Choosing and Applying Weed Killer
When choosing and applying weed killeryou need to remember that the weed control method you choose depends on which type of weeds you are dealing with and where they are growing. For example, in vegetable gardens, hand-weeding and mulching are generally the best choices when choosing and applying weed killer.
There is something about weeds that makes normally rational gardeners either go into a weed pulling frenzy or retreat indoors giving up their plot to a hostile weed takeover! If you are besieged by weeds, we have pulled together some helpful tips for you to pick and apply weed killer.
A productive technique for controlling weeds in your garden has three steps:
1. Identify the weed so you can determine how it grows.
2. Once you know how the weed spreads, choose a technique for getting rid of it.
3. The final step is preventing weeds from coming back.
Putting Weeds in Hot Water
You do not need harmful chemical sprays to get rid of pesky weeds! You can create an effective weed killer by simply dumping boiling water over the weeds. It may take a few hours to see results. Boiling water treatments work best on seedlings. Perennials would require repeated applications every week or so.
Choosing and applying weed killer in the above example is not the best practical for managing large gardens. However, it is an alternative to hand-weeding! If you do apply weed killer to garden weeds, be aware that it takes several weeks for soil organisms to recover in the treated areas.
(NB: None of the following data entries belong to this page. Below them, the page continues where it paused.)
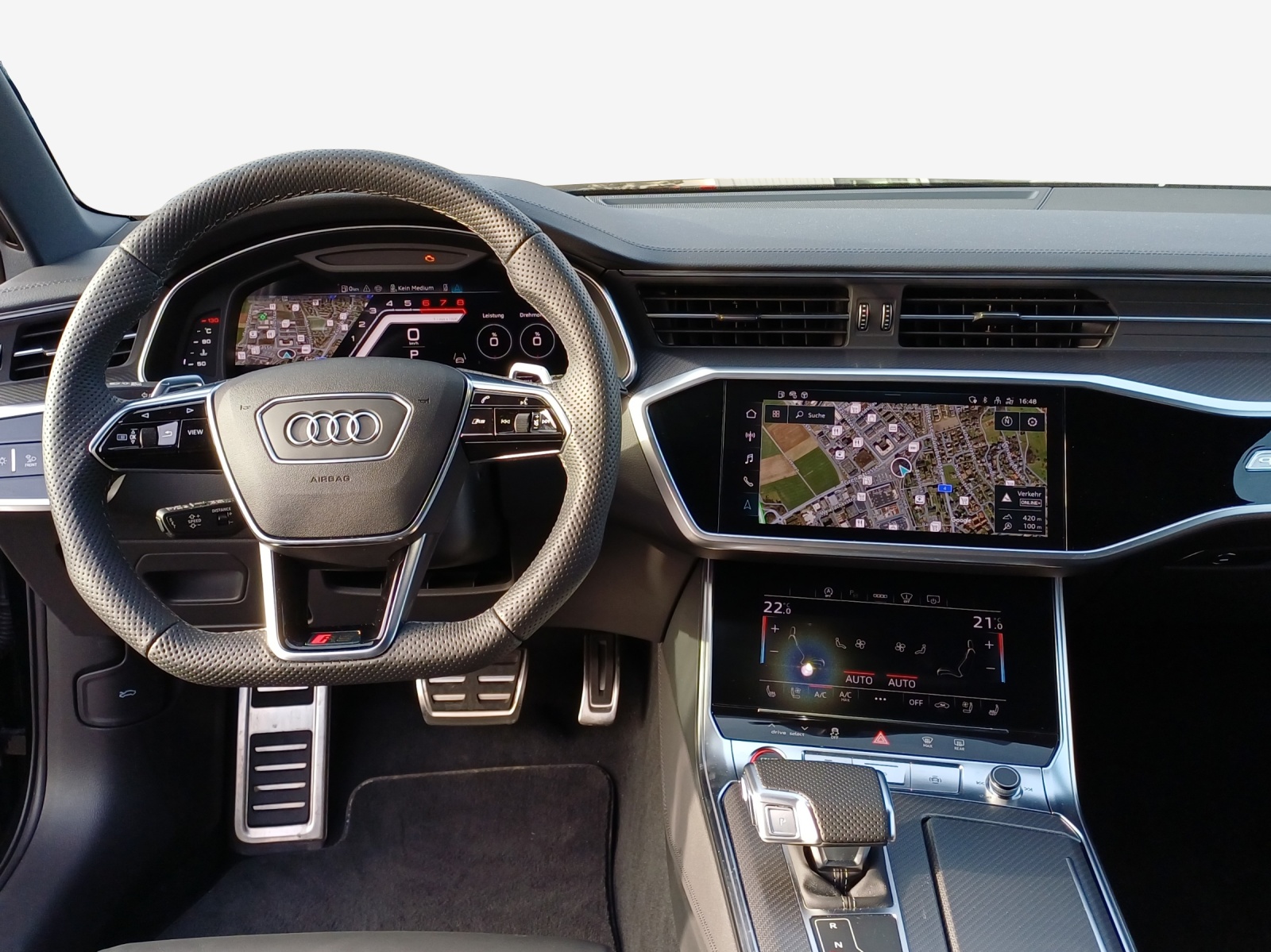 AUDI RS6 Avant 4.0 TFSI V8 Performance quattro-image-8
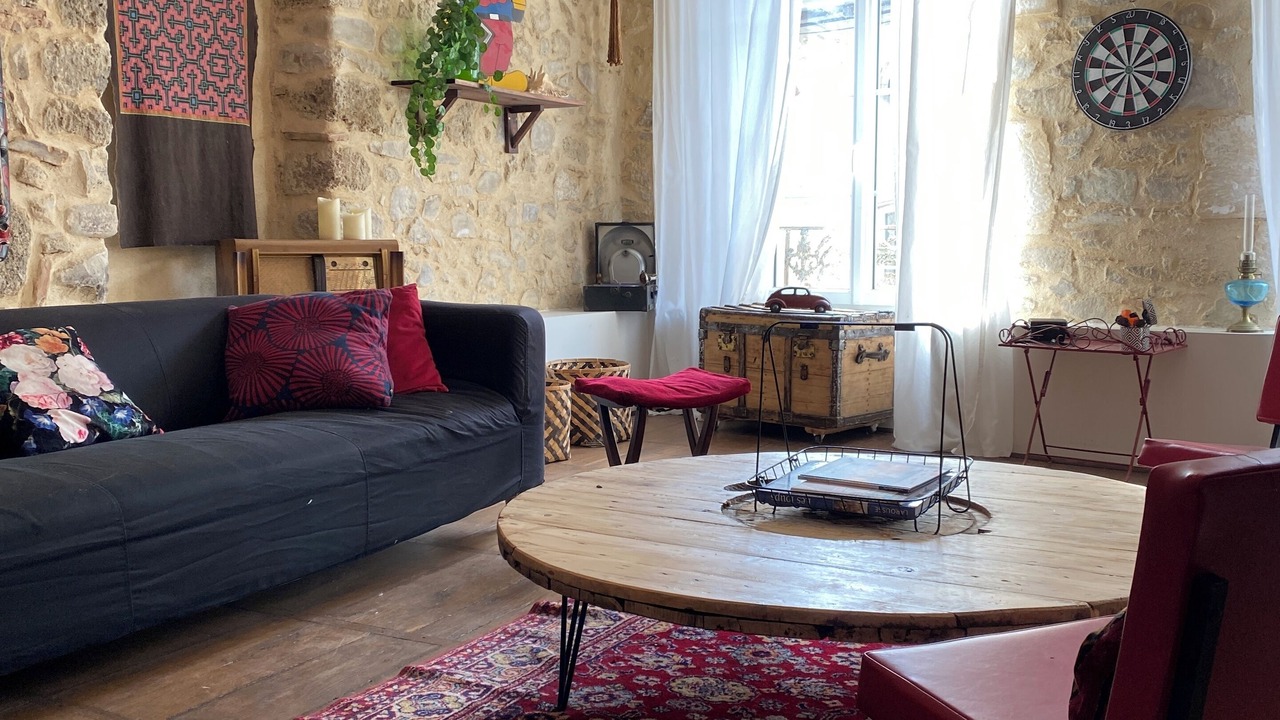 Photo of Livingroom in Chabanais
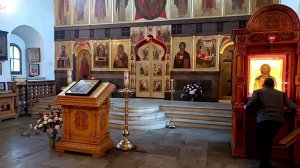 Неделя 23-я по Пятидесятнице. Мчч. Акепсима епископа, Иосифа пресвитера и Аифала диакона.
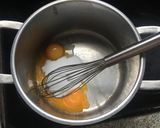 Une image de l'étape 2 de Crème anglaise maison.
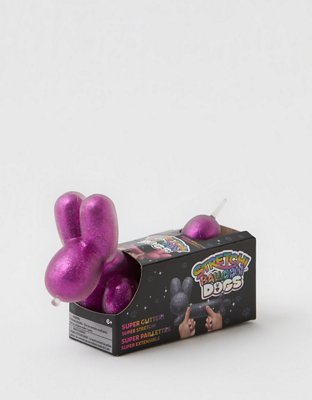 Incredible Novelties Glitter Balloon Dog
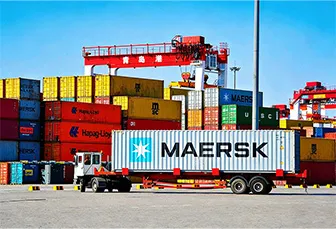 拼箱物流LCL logistics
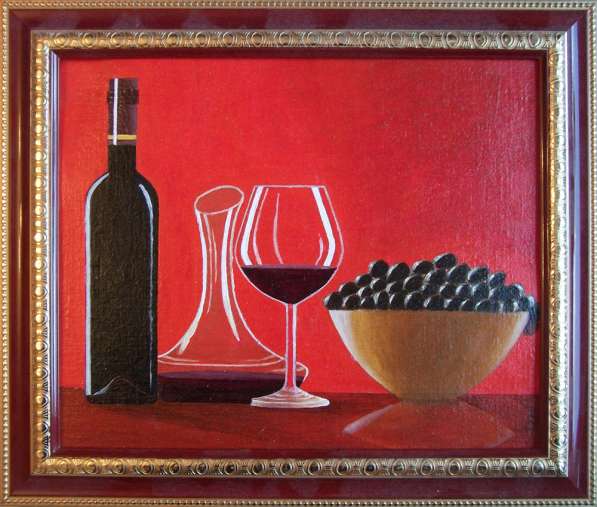 Натюрморт в Москве фото 21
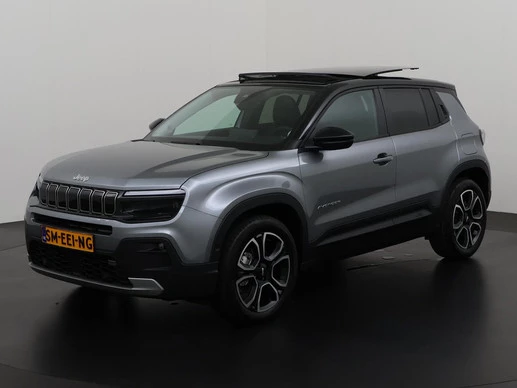 Jeep Avenger - Afbeelding 1 van 30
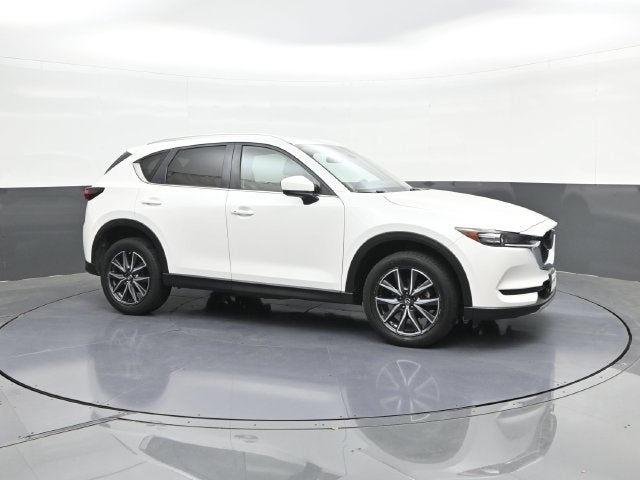 2018 Mazda Mazda CX-5 Touring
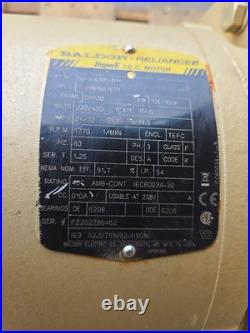 Dekker Liquid Ring Vacuum Pump DV0150D-MA3-SGL 10HP Dekker Liquid Ring Vacuum Pump DV0150D-MA3-SGL 10HP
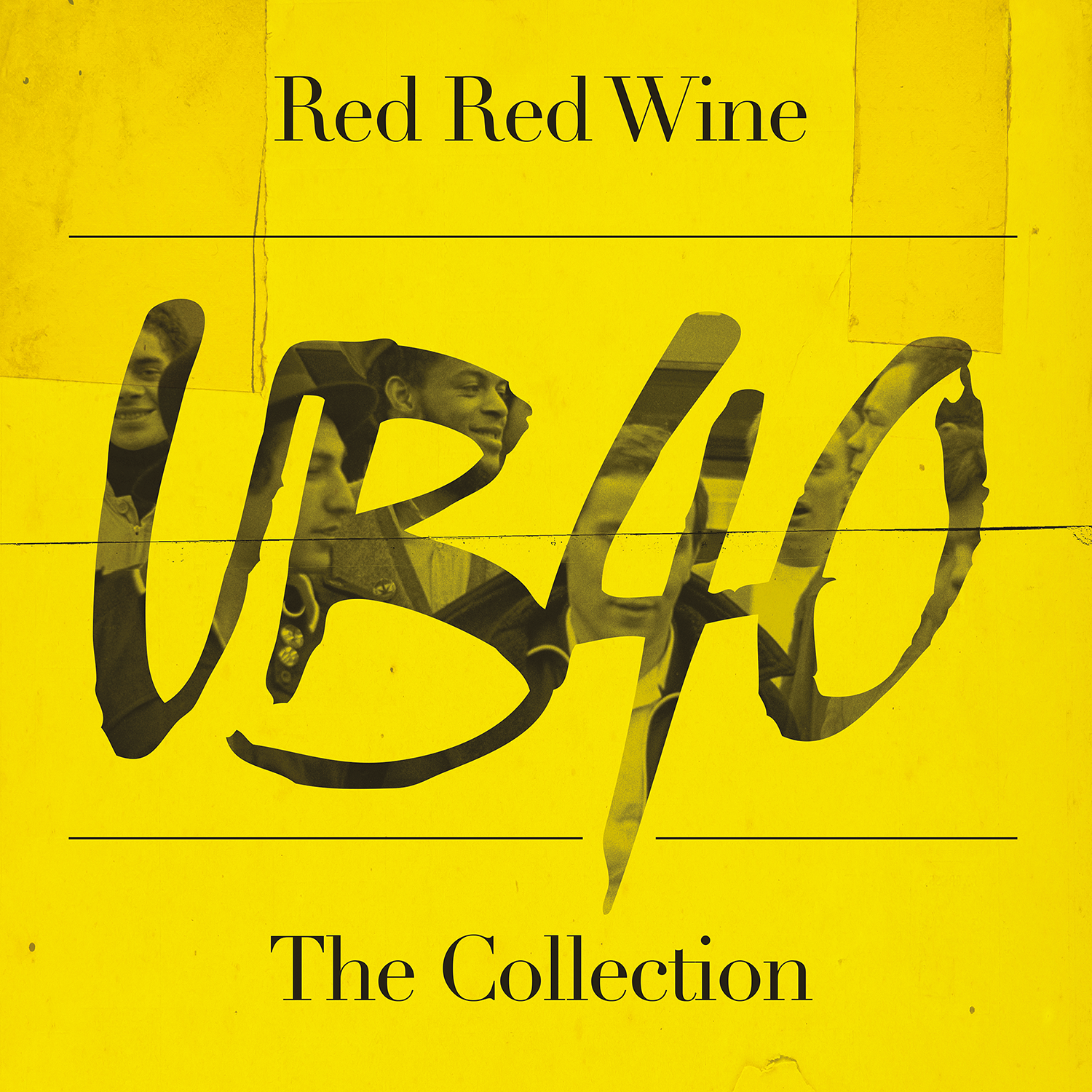 Red, Red Wine: The Collection: Vinyl LP
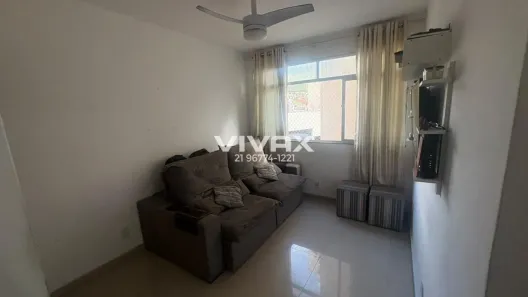 Apartamento com 1 Quarto à venda, 33m² no Méier, Rio de Janeiro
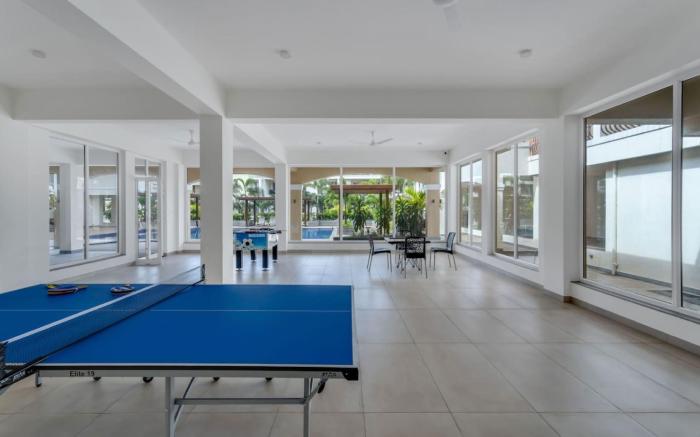 BR in North Goa | Pool, Gym & Clubhouse Access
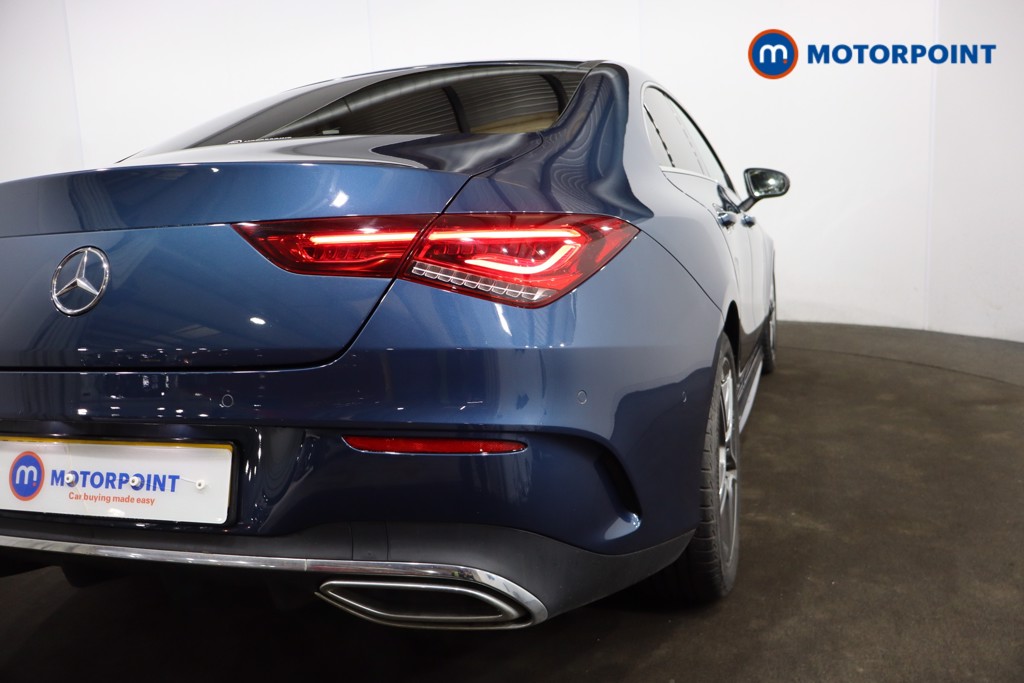 Mercedes-Benz CLA Amg Line Automatic Petrol Coupe - Stock Number (1600121) - 31st supplementary image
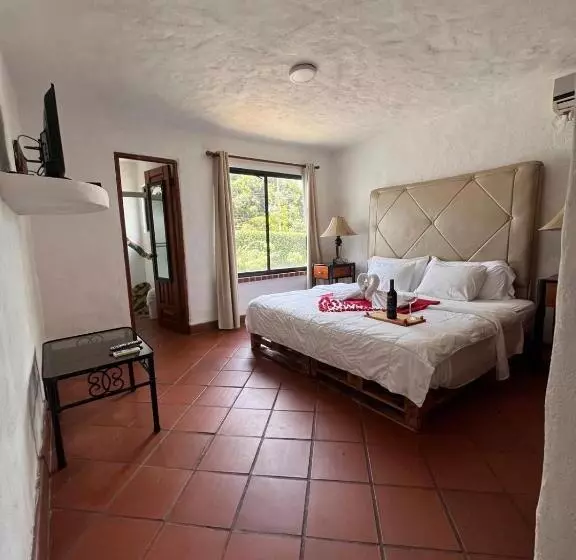 ホテル Mia Nueva Gorgona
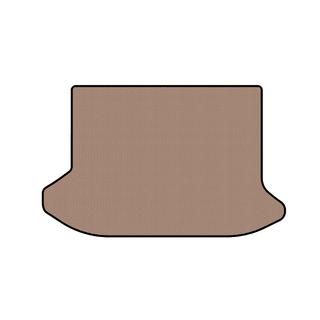 Rubber trunk mat Carsuit (HB, 3-door, beige) Volvo C30 2006-2012 photo 1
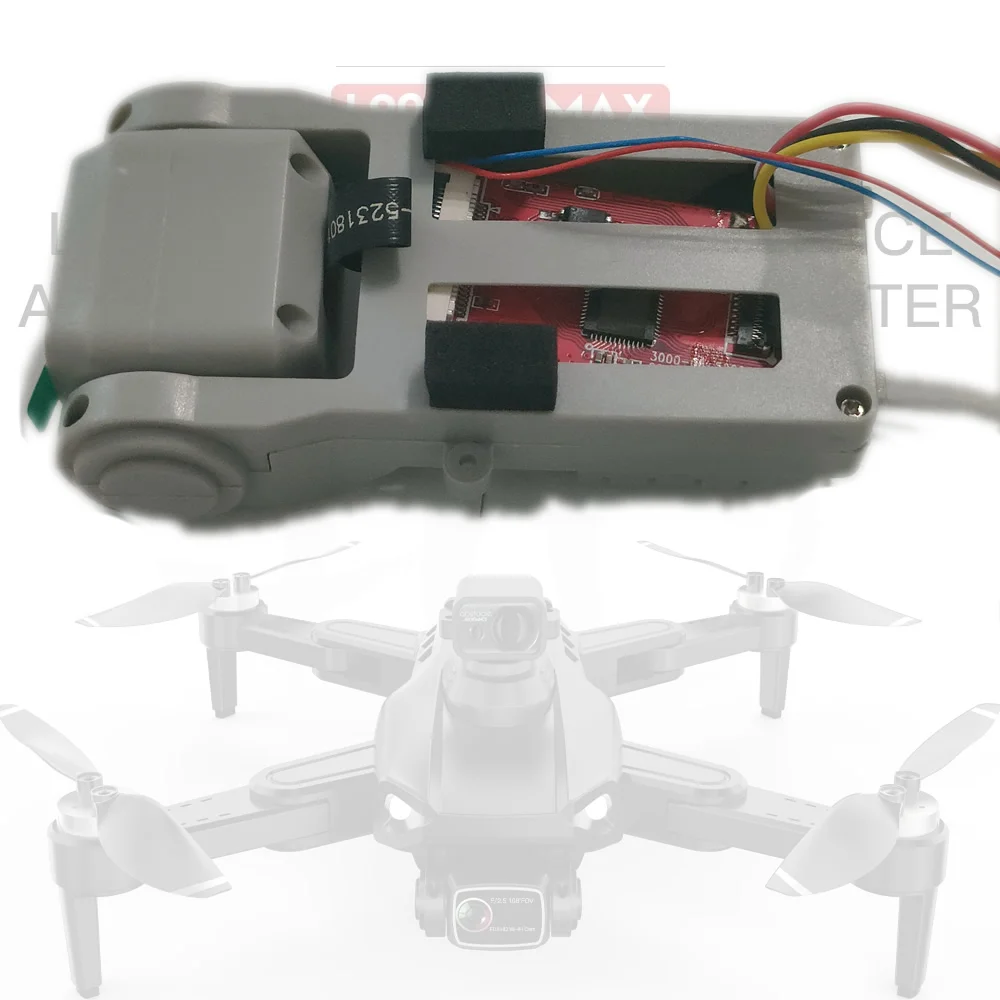 Серая камера для квадрокоптера L900 Pro SE
Серая камера для квадрокоптера L900 Pro SE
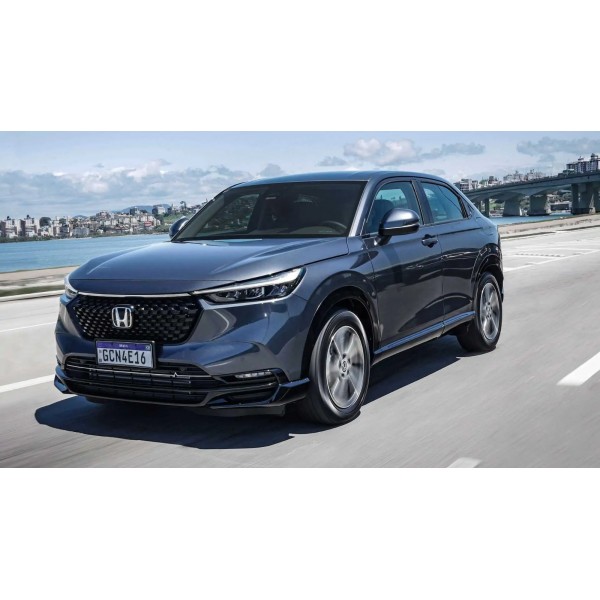 SUCATA HRV 2024 TOURING - CARRO BATIDO PARA VENDA DE PEÇAS 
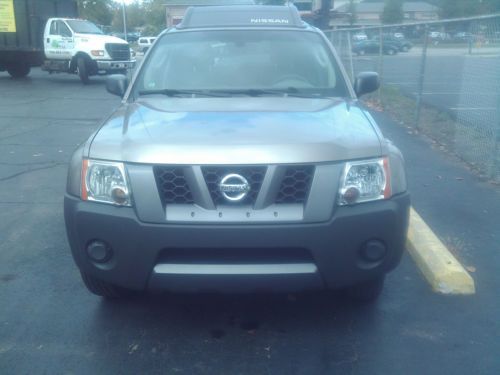 2006 nissan xterra 4wd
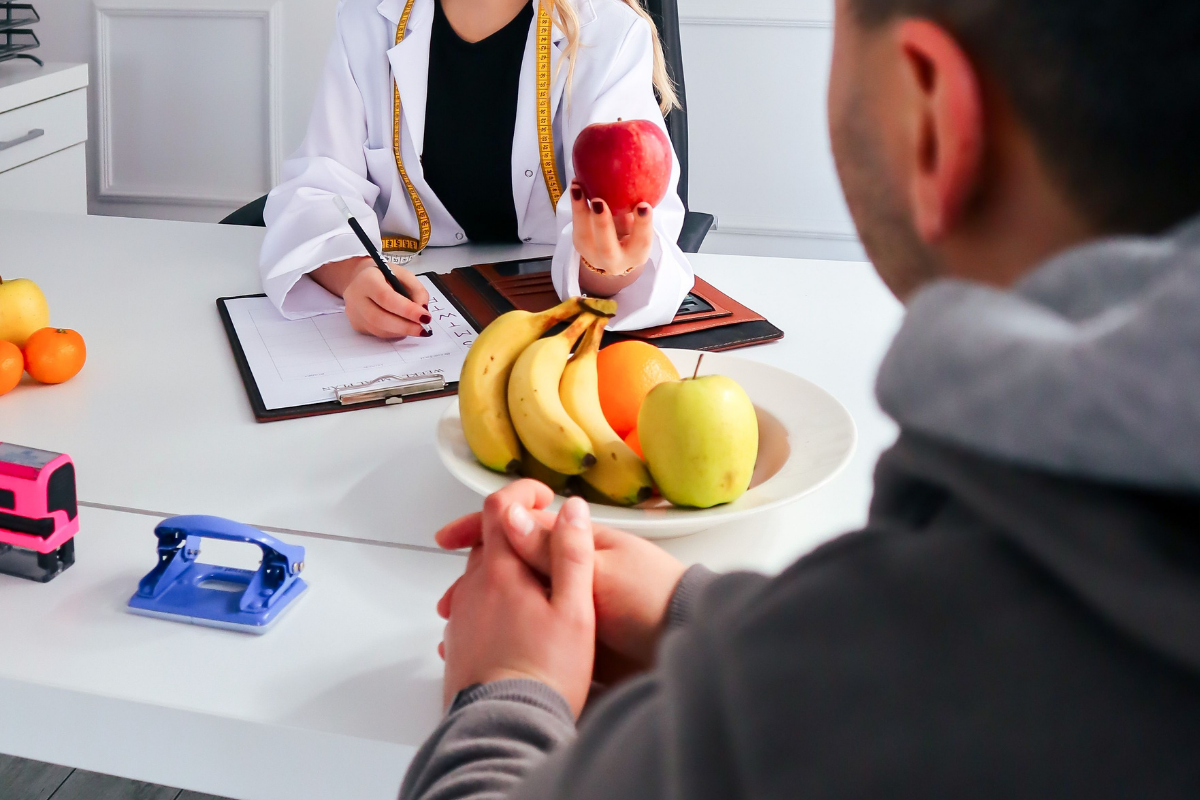 JB 1-on-1 Diabetes Diet Consultation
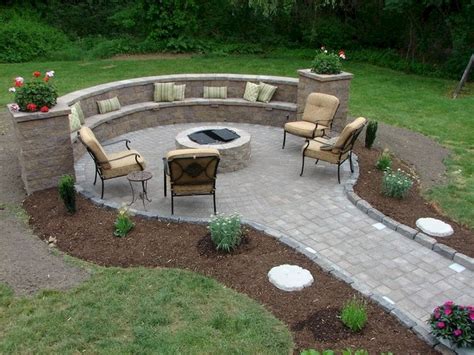 95 Amazing Fire Pit Ideas For Backyard Outdoor Design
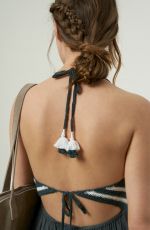OLGA OBUMOVA for Brownie, Spain May 2021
It is a good idea to spread compost afterward to supply nutrients for new plantings.
Choosing Weed Killer Control
All weeds have one to three life cycles: annuals, biennials, or perennials. Knowing the life cycle of your weed population is key in determining how they grow and in turn how to stop them in their tracks!
For annual weeds like lamb's quarters, one part of controlling is never allowing them to set seed. Another effective control involves choosing weed killer strategies such as mulching or other techniques to prevent existing seeds from sprouting.
For biennials weeds such as Queen Anne‘s lace, the seed to seed cycle is spread over 2 years. The main option to choose and apply weed killer control to a biennial is to dig out the weed, root and all.
Perennial weeds like kudzu and wild garlic live for several years or more. They are generally the most difficult weeds to control. Digging out the roots and mowing the above ground growth repeatedly in the fall are your options for eliminating well established perennials.
Applying Weed Killer Controls
Tough to eliminate weeds may require frequent weeding of every 7 to 14 days. If you are unable to adhere to this schedule, concentrate your efforts of applying weed killer before flowering and again later in the season.
If once a year weeding is the only choice for your particular site, cut weeds to the ground as the flower buds form. By choosing and applying weed killer in this way, you will weaken the roots, thus reducing the chance of the weeds returning.
As you follow the three step plan of identifying weeds, choosing and applying weed killer, it should become an automatic part of your garden maintenance. When you discover which weeds invade your garden and how to deal with them safely, successful weed control will be in the works!